**Challenge**. Quote verbatim the lines from the first line of the records through the line containing "34L215 46L231 51H241L250", both included. Omit the pictures from your output.

* begin Material provided *

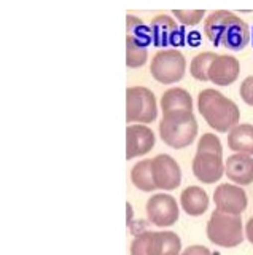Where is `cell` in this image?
I'll return each mask as SVG.
<instances>
[{
    "label": "cell",
    "instance_id": "obj_1",
    "mask_svg": "<svg viewBox=\"0 0 253 255\" xmlns=\"http://www.w3.org/2000/svg\"><path fill=\"white\" fill-rule=\"evenodd\" d=\"M204 34L215 46L231 51H241L250 42L249 24L226 10L213 11L205 18Z\"/></svg>",
    "mask_w": 253,
    "mask_h": 255
},
{
    "label": "cell",
    "instance_id": "obj_2",
    "mask_svg": "<svg viewBox=\"0 0 253 255\" xmlns=\"http://www.w3.org/2000/svg\"><path fill=\"white\" fill-rule=\"evenodd\" d=\"M197 110L212 129L229 132L239 125L241 112L236 102L217 90H202L197 96Z\"/></svg>",
    "mask_w": 253,
    "mask_h": 255
},
{
    "label": "cell",
    "instance_id": "obj_3",
    "mask_svg": "<svg viewBox=\"0 0 253 255\" xmlns=\"http://www.w3.org/2000/svg\"><path fill=\"white\" fill-rule=\"evenodd\" d=\"M197 120L193 112H173L169 115H163L160 122L161 140L175 150L185 148L197 137Z\"/></svg>",
    "mask_w": 253,
    "mask_h": 255
},
{
    "label": "cell",
    "instance_id": "obj_4",
    "mask_svg": "<svg viewBox=\"0 0 253 255\" xmlns=\"http://www.w3.org/2000/svg\"><path fill=\"white\" fill-rule=\"evenodd\" d=\"M207 238L210 243L226 249L239 246L244 241L242 219L239 215H229L215 209L207 223Z\"/></svg>",
    "mask_w": 253,
    "mask_h": 255
},
{
    "label": "cell",
    "instance_id": "obj_5",
    "mask_svg": "<svg viewBox=\"0 0 253 255\" xmlns=\"http://www.w3.org/2000/svg\"><path fill=\"white\" fill-rule=\"evenodd\" d=\"M158 117L156 96L145 86H131L126 90V122L129 125H148Z\"/></svg>",
    "mask_w": 253,
    "mask_h": 255
},
{
    "label": "cell",
    "instance_id": "obj_6",
    "mask_svg": "<svg viewBox=\"0 0 253 255\" xmlns=\"http://www.w3.org/2000/svg\"><path fill=\"white\" fill-rule=\"evenodd\" d=\"M150 72H152L156 82H160L163 85L177 83L185 77L186 59L177 50L158 51L153 56L152 64H150Z\"/></svg>",
    "mask_w": 253,
    "mask_h": 255
},
{
    "label": "cell",
    "instance_id": "obj_7",
    "mask_svg": "<svg viewBox=\"0 0 253 255\" xmlns=\"http://www.w3.org/2000/svg\"><path fill=\"white\" fill-rule=\"evenodd\" d=\"M152 35H148L145 24L139 18L132 14H128V38H126V64L131 69L142 67L148 59V40Z\"/></svg>",
    "mask_w": 253,
    "mask_h": 255
},
{
    "label": "cell",
    "instance_id": "obj_8",
    "mask_svg": "<svg viewBox=\"0 0 253 255\" xmlns=\"http://www.w3.org/2000/svg\"><path fill=\"white\" fill-rule=\"evenodd\" d=\"M147 217L156 227L168 228L178 220V204L168 193L153 195L147 203Z\"/></svg>",
    "mask_w": 253,
    "mask_h": 255
},
{
    "label": "cell",
    "instance_id": "obj_9",
    "mask_svg": "<svg viewBox=\"0 0 253 255\" xmlns=\"http://www.w3.org/2000/svg\"><path fill=\"white\" fill-rule=\"evenodd\" d=\"M152 175L156 188L175 190L181 182V169L172 156L161 153L152 159Z\"/></svg>",
    "mask_w": 253,
    "mask_h": 255
},
{
    "label": "cell",
    "instance_id": "obj_10",
    "mask_svg": "<svg viewBox=\"0 0 253 255\" xmlns=\"http://www.w3.org/2000/svg\"><path fill=\"white\" fill-rule=\"evenodd\" d=\"M213 203L217 209L229 215H241L247 209L249 199L244 188L233 185V183H221L213 191Z\"/></svg>",
    "mask_w": 253,
    "mask_h": 255
},
{
    "label": "cell",
    "instance_id": "obj_11",
    "mask_svg": "<svg viewBox=\"0 0 253 255\" xmlns=\"http://www.w3.org/2000/svg\"><path fill=\"white\" fill-rule=\"evenodd\" d=\"M191 167L194 177L202 183H215L225 174L223 156L209 151H196Z\"/></svg>",
    "mask_w": 253,
    "mask_h": 255
},
{
    "label": "cell",
    "instance_id": "obj_12",
    "mask_svg": "<svg viewBox=\"0 0 253 255\" xmlns=\"http://www.w3.org/2000/svg\"><path fill=\"white\" fill-rule=\"evenodd\" d=\"M155 132L147 125H128L126 128V158L147 155L155 147Z\"/></svg>",
    "mask_w": 253,
    "mask_h": 255
},
{
    "label": "cell",
    "instance_id": "obj_13",
    "mask_svg": "<svg viewBox=\"0 0 253 255\" xmlns=\"http://www.w3.org/2000/svg\"><path fill=\"white\" fill-rule=\"evenodd\" d=\"M241 72V64L231 54H218L209 69V82L218 86L234 83Z\"/></svg>",
    "mask_w": 253,
    "mask_h": 255
},
{
    "label": "cell",
    "instance_id": "obj_14",
    "mask_svg": "<svg viewBox=\"0 0 253 255\" xmlns=\"http://www.w3.org/2000/svg\"><path fill=\"white\" fill-rule=\"evenodd\" d=\"M226 177L237 185H250L253 183V156L234 153L225 163Z\"/></svg>",
    "mask_w": 253,
    "mask_h": 255
},
{
    "label": "cell",
    "instance_id": "obj_15",
    "mask_svg": "<svg viewBox=\"0 0 253 255\" xmlns=\"http://www.w3.org/2000/svg\"><path fill=\"white\" fill-rule=\"evenodd\" d=\"M150 29H152V38L156 46L178 45L175 38L178 37L181 30L178 27V24L168 14L156 16V18H153L152 24H150Z\"/></svg>",
    "mask_w": 253,
    "mask_h": 255
},
{
    "label": "cell",
    "instance_id": "obj_16",
    "mask_svg": "<svg viewBox=\"0 0 253 255\" xmlns=\"http://www.w3.org/2000/svg\"><path fill=\"white\" fill-rule=\"evenodd\" d=\"M181 241L173 231H152L148 255H180Z\"/></svg>",
    "mask_w": 253,
    "mask_h": 255
},
{
    "label": "cell",
    "instance_id": "obj_17",
    "mask_svg": "<svg viewBox=\"0 0 253 255\" xmlns=\"http://www.w3.org/2000/svg\"><path fill=\"white\" fill-rule=\"evenodd\" d=\"M180 204L188 215L199 217L209 209V196L201 187H186L180 195Z\"/></svg>",
    "mask_w": 253,
    "mask_h": 255
},
{
    "label": "cell",
    "instance_id": "obj_18",
    "mask_svg": "<svg viewBox=\"0 0 253 255\" xmlns=\"http://www.w3.org/2000/svg\"><path fill=\"white\" fill-rule=\"evenodd\" d=\"M163 115L173 112H193V98L183 88H170L161 98Z\"/></svg>",
    "mask_w": 253,
    "mask_h": 255
},
{
    "label": "cell",
    "instance_id": "obj_19",
    "mask_svg": "<svg viewBox=\"0 0 253 255\" xmlns=\"http://www.w3.org/2000/svg\"><path fill=\"white\" fill-rule=\"evenodd\" d=\"M228 147L236 153L253 155V125L244 123L228 132Z\"/></svg>",
    "mask_w": 253,
    "mask_h": 255
},
{
    "label": "cell",
    "instance_id": "obj_20",
    "mask_svg": "<svg viewBox=\"0 0 253 255\" xmlns=\"http://www.w3.org/2000/svg\"><path fill=\"white\" fill-rule=\"evenodd\" d=\"M131 180L134 187H137L140 191H155L158 190L153 175H152V159H142L131 171Z\"/></svg>",
    "mask_w": 253,
    "mask_h": 255
},
{
    "label": "cell",
    "instance_id": "obj_21",
    "mask_svg": "<svg viewBox=\"0 0 253 255\" xmlns=\"http://www.w3.org/2000/svg\"><path fill=\"white\" fill-rule=\"evenodd\" d=\"M217 53H199L194 56L191 61V66H189V72H191L193 78H196L197 82H209V69L212 66V62L215 61Z\"/></svg>",
    "mask_w": 253,
    "mask_h": 255
},
{
    "label": "cell",
    "instance_id": "obj_22",
    "mask_svg": "<svg viewBox=\"0 0 253 255\" xmlns=\"http://www.w3.org/2000/svg\"><path fill=\"white\" fill-rule=\"evenodd\" d=\"M197 151H209V153H218L223 155V147L215 134H202L199 142H197Z\"/></svg>",
    "mask_w": 253,
    "mask_h": 255
},
{
    "label": "cell",
    "instance_id": "obj_23",
    "mask_svg": "<svg viewBox=\"0 0 253 255\" xmlns=\"http://www.w3.org/2000/svg\"><path fill=\"white\" fill-rule=\"evenodd\" d=\"M172 13L181 24H185V26H196V24L199 22L204 18V14H205L204 10H191V11L173 10Z\"/></svg>",
    "mask_w": 253,
    "mask_h": 255
},
{
    "label": "cell",
    "instance_id": "obj_24",
    "mask_svg": "<svg viewBox=\"0 0 253 255\" xmlns=\"http://www.w3.org/2000/svg\"><path fill=\"white\" fill-rule=\"evenodd\" d=\"M150 236H152V231H144L134 238L131 244V255H148Z\"/></svg>",
    "mask_w": 253,
    "mask_h": 255
},
{
    "label": "cell",
    "instance_id": "obj_25",
    "mask_svg": "<svg viewBox=\"0 0 253 255\" xmlns=\"http://www.w3.org/2000/svg\"><path fill=\"white\" fill-rule=\"evenodd\" d=\"M239 94H241L242 101L247 104V106L253 107V75L247 77L242 82V85L239 88Z\"/></svg>",
    "mask_w": 253,
    "mask_h": 255
},
{
    "label": "cell",
    "instance_id": "obj_26",
    "mask_svg": "<svg viewBox=\"0 0 253 255\" xmlns=\"http://www.w3.org/2000/svg\"><path fill=\"white\" fill-rule=\"evenodd\" d=\"M180 255H212L210 251L204 246H189Z\"/></svg>",
    "mask_w": 253,
    "mask_h": 255
},
{
    "label": "cell",
    "instance_id": "obj_27",
    "mask_svg": "<svg viewBox=\"0 0 253 255\" xmlns=\"http://www.w3.org/2000/svg\"><path fill=\"white\" fill-rule=\"evenodd\" d=\"M245 236H247L249 243L253 244V217L247 222V225H245Z\"/></svg>",
    "mask_w": 253,
    "mask_h": 255
}]
</instances>
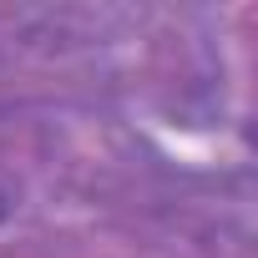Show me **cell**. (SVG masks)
Wrapping results in <instances>:
<instances>
[{
    "label": "cell",
    "instance_id": "cell-1",
    "mask_svg": "<svg viewBox=\"0 0 258 258\" xmlns=\"http://www.w3.org/2000/svg\"><path fill=\"white\" fill-rule=\"evenodd\" d=\"M0 213H6V198H0Z\"/></svg>",
    "mask_w": 258,
    "mask_h": 258
}]
</instances>
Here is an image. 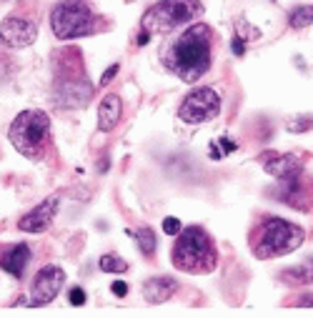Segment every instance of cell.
Listing matches in <instances>:
<instances>
[{
  "label": "cell",
  "instance_id": "cell-11",
  "mask_svg": "<svg viewBox=\"0 0 313 318\" xmlns=\"http://www.w3.org/2000/svg\"><path fill=\"white\" fill-rule=\"evenodd\" d=\"M258 163L278 180H291L296 175L303 173V161H298L293 153H276V150H266L258 155Z\"/></svg>",
  "mask_w": 313,
  "mask_h": 318
},
{
  "label": "cell",
  "instance_id": "cell-17",
  "mask_svg": "<svg viewBox=\"0 0 313 318\" xmlns=\"http://www.w3.org/2000/svg\"><path fill=\"white\" fill-rule=\"evenodd\" d=\"M136 241H138V248H141L143 256H153V253H155L158 241H155V231H153V228L143 226L141 231L136 233Z\"/></svg>",
  "mask_w": 313,
  "mask_h": 318
},
{
  "label": "cell",
  "instance_id": "cell-15",
  "mask_svg": "<svg viewBox=\"0 0 313 318\" xmlns=\"http://www.w3.org/2000/svg\"><path fill=\"white\" fill-rule=\"evenodd\" d=\"M120 113H123L120 98L118 95H106L100 100V108H98V128L103 133H111L115 125L120 123Z\"/></svg>",
  "mask_w": 313,
  "mask_h": 318
},
{
  "label": "cell",
  "instance_id": "cell-5",
  "mask_svg": "<svg viewBox=\"0 0 313 318\" xmlns=\"http://www.w3.org/2000/svg\"><path fill=\"white\" fill-rule=\"evenodd\" d=\"M103 18L93 13L86 0H60L50 10V28L58 40H73L98 33Z\"/></svg>",
  "mask_w": 313,
  "mask_h": 318
},
{
  "label": "cell",
  "instance_id": "cell-23",
  "mask_svg": "<svg viewBox=\"0 0 313 318\" xmlns=\"http://www.w3.org/2000/svg\"><path fill=\"white\" fill-rule=\"evenodd\" d=\"M118 70H120V65H118V63H113V65H111V68L103 73V78H100V86H108L115 75H118Z\"/></svg>",
  "mask_w": 313,
  "mask_h": 318
},
{
  "label": "cell",
  "instance_id": "cell-18",
  "mask_svg": "<svg viewBox=\"0 0 313 318\" xmlns=\"http://www.w3.org/2000/svg\"><path fill=\"white\" fill-rule=\"evenodd\" d=\"M98 266H100L103 273H123V271H128V263L120 258V256H115V253L103 256V258L98 260Z\"/></svg>",
  "mask_w": 313,
  "mask_h": 318
},
{
  "label": "cell",
  "instance_id": "cell-25",
  "mask_svg": "<svg viewBox=\"0 0 313 318\" xmlns=\"http://www.w3.org/2000/svg\"><path fill=\"white\" fill-rule=\"evenodd\" d=\"M230 48H233V56H243V53H246V43H243L241 38H233Z\"/></svg>",
  "mask_w": 313,
  "mask_h": 318
},
{
  "label": "cell",
  "instance_id": "cell-27",
  "mask_svg": "<svg viewBox=\"0 0 313 318\" xmlns=\"http://www.w3.org/2000/svg\"><path fill=\"white\" fill-rule=\"evenodd\" d=\"M301 306H313V296H303V298H301Z\"/></svg>",
  "mask_w": 313,
  "mask_h": 318
},
{
  "label": "cell",
  "instance_id": "cell-9",
  "mask_svg": "<svg viewBox=\"0 0 313 318\" xmlns=\"http://www.w3.org/2000/svg\"><path fill=\"white\" fill-rule=\"evenodd\" d=\"M65 283V273L58 266H43L30 286V306H48Z\"/></svg>",
  "mask_w": 313,
  "mask_h": 318
},
{
  "label": "cell",
  "instance_id": "cell-13",
  "mask_svg": "<svg viewBox=\"0 0 313 318\" xmlns=\"http://www.w3.org/2000/svg\"><path fill=\"white\" fill-rule=\"evenodd\" d=\"M30 263L28 243H0V268L15 278L25 276V268Z\"/></svg>",
  "mask_w": 313,
  "mask_h": 318
},
{
  "label": "cell",
  "instance_id": "cell-3",
  "mask_svg": "<svg viewBox=\"0 0 313 318\" xmlns=\"http://www.w3.org/2000/svg\"><path fill=\"white\" fill-rule=\"evenodd\" d=\"M306 241V231L283 218H266L251 233V251L256 258H278L293 253Z\"/></svg>",
  "mask_w": 313,
  "mask_h": 318
},
{
  "label": "cell",
  "instance_id": "cell-16",
  "mask_svg": "<svg viewBox=\"0 0 313 318\" xmlns=\"http://www.w3.org/2000/svg\"><path fill=\"white\" fill-rule=\"evenodd\" d=\"M281 281L288 286H296V283H313V258L303 260L301 266H293V268H285L281 273Z\"/></svg>",
  "mask_w": 313,
  "mask_h": 318
},
{
  "label": "cell",
  "instance_id": "cell-14",
  "mask_svg": "<svg viewBox=\"0 0 313 318\" xmlns=\"http://www.w3.org/2000/svg\"><path fill=\"white\" fill-rule=\"evenodd\" d=\"M175 290H178V281L175 278H171V276H155V278H150L145 283L143 296H145L148 303H166L168 298L175 296Z\"/></svg>",
  "mask_w": 313,
  "mask_h": 318
},
{
  "label": "cell",
  "instance_id": "cell-6",
  "mask_svg": "<svg viewBox=\"0 0 313 318\" xmlns=\"http://www.w3.org/2000/svg\"><path fill=\"white\" fill-rule=\"evenodd\" d=\"M60 63L56 65V81H53V103L58 108H86L93 88L88 83L86 73L81 68V56L75 53L73 63L63 58H58Z\"/></svg>",
  "mask_w": 313,
  "mask_h": 318
},
{
  "label": "cell",
  "instance_id": "cell-20",
  "mask_svg": "<svg viewBox=\"0 0 313 318\" xmlns=\"http://www.w3.org/2000/svg\"><path fill=\"white\" fill-rule=\"evenodd\" d=\"M163 233H166V235H178V233H180V221H178L175 216H168V218L163 221Z\"/></svg>",
  "mask_w": 313,
  "mask_h": 318
},
{
  "label": "cell",
  "instance_id": "cell-19",
  "mask_svg": "<svg viewBox=\"0 0 313 318\" xmlns=\"http://www.w3.org/2000/svg\"><path fill=\"white\" fill-rule=\"evenodd\" d=\"M313 23V5H301L291 13V25L293 28H306Z\"/></svg>",
  "mask_w": 313,
  "mask_h": 318
},
{
  "label": "cell",
  "instance_id": "cell-10",
  "mask_svg": "<svg viewBox=\"0 0 313 318\" xmlns=\"http://www.w3.org/2000/svg\"><path fill=\"white\" fill-rule=\"evenodd\" d=\"M38 38V23L28 15H8L0 25V40L8 48H28Z\"/></svg>",
  "mask_w": 313,
  "mask_h": 318
},
{
  "label": "cell",
  "instance_id": "cell-22",
  "mask_svg": "<svg viewBox=\"0 0 313 318\" xmlns=\"http://www.w3.org/2000/svg\"><path fill=\"white\" fill-rule=\"evenodd\" d=\"M68 298H70V306H83V303H86V290L75 286V288H70Z\"/></svg>",
  "mask_w": 313,
  "mask_h": 318
},
{
  "label": "cell",
  "instance_id": "cell-26",
  "mask_svg": "<svg viewBox=\"0 0 313 318\" xmlns=\"http://www.w3.org/2000/svg\"><path fill=\"white\" fill-rule=\"evenodd\" d=\"M148 38H150V33H148V30H141V33H138V38H136V45H145V43H148Z\"/></svg>",
  "mask_w": 313,
  "mask_h": 318
},
{
  "label": "cell",
  "instance_id": "cell-4",
  "mask_svg": "<svg viewBox=\"0 0 313 318\" xmlns=\"http://www.w3.org/2000/svg\"><path fill=\"white\" fill-rule=\"evenodd\" d=\"M8 138L13 148L28 161H43L50 148V118L45 111H23L10 123Z\"/></svg>",
  "mask_w": 313,
  "mask_h": 318
},
{
  "label": "cell",
  "instance_id": "cell-7",
  "mask_svg": "<svg viewBox=\"0 0 313 318\" xmlns=\"http://www.w3.org/2000/svg\"><path fill=\"white\" fill-rule=\"evenodd\" d=\"M200 13H203L200 0H161L145 10L141 25L150 35L153 33H171V30L180 28L183 23L198 18Z\"/></svg>",
  "mask_w": 313,
  "mask_h": 318
},
{
  "label": "cell",
  "instance_id": "cell-24",
  "mask_svg": "<svg viewBox=\"0 0 313 318\" xmlns=\"http://www.w3.org/2000/svg\"><path fill=\"white\" fill-rule=\"evenodd\" d=\"M111 290H113V296L123 298V296H128V283H125V281H113Z\"/></svg>",
  "mask_w": 313,
  "mask_h": 318
},
{
  "label": "cell",
  "instance_id": "cell-2",
  "mask_svg": "<svg viewBox=\"0 0 313 318\" xmlns=\"http://www.w3.org/2000/svg\"><path fill=\"white\" fill-rule=\"evenodd\" d=\"M173 266L186 273H193V276L211 273L218 266L213 238L205 233V228H200V226L180 228L178 241L173 246Z\"/></svg>",
  "mask_w": 313,
  "mask_h": 318
},
{
  "label": "cell",
  "instance_id": "cell-8",
  "mask_svg": "<svg viewBox=\"0 0 313 318\" xmlns=\"http://www.w3.org/2000/svg\"><path fill=\"white\" fill-rule=\"evenodd\" d=\"M218 113H221V95L208 86H200V88H196V90H191V93L183 98L180 108H178L180 120H183V123H191V125L208 123V120H213Z\"/></svg>",
  "mask_w": 313,
  "mask_h": 318
},
{
  "label": "cell",
  "instance_id": "cell-1",
  "mask_svg": "<svg viewBox=\"0 0 313 318\" xmlns=\"http://www.w3.org/2000/svg\"><path fill=\"white\" fill-rule=\"evenodd\" d=\"M213 63V30L205 23H193L168 40L163 50V65L175 78L198 83Z\"/></svg>",
  "mask_w": 313,
  "mask_h": 318
},
{
  "label": "cell",
  "instance_id": "cell-21",
  "mask_svg": "<svg viewBox=\"0 0 313 318\" xmlns=\"http://www.w3.org/2000/svg\"><path fill=\"white\" fill-rule=\"evenodd\" d=\"M296 120H301V123H288V130H291V133H298V130H308V128H313V116L296 118Z\"/></svg>",
  "mask_w": 313,
  "mask_h": 318
},
{
  "label": "cell",
  "instance_id": "cell-12",
  "mask_svg": "<svg viewBox=\"0 0 313 318\" xmlns=\"http://www.w3.org/2000/svg\"><path fill=\"white\" fill-rule=\"evenodd\" d=\"M58 205H60V196H50V198H45V201L40 203V205H35L30 213H25L20 221H18V228L23 233H43L48 231V226L53 223V218H56V210Z\"/></svg>",
  "mask_w": 313,
  "mask_h": 318
}]
</instances>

* end Material provided *

**Output of the task**.
Where is `cell` in this image?
I'll return each mask as SVG.
<instances>
[{
    "label": "cell",
    "instance_id": "obj_1",
    "mask_svg": "<svg viewBox=\"0 0 253 255\" xmlns=\"http://www.w3.org/2000/svg\"><path fill=\"white\" fill-rule=\"evenodd\" d=\"M204 34L215 46L231 51H241L250 42L249 24L226 10L213 11L205 18Z\"/></svg>",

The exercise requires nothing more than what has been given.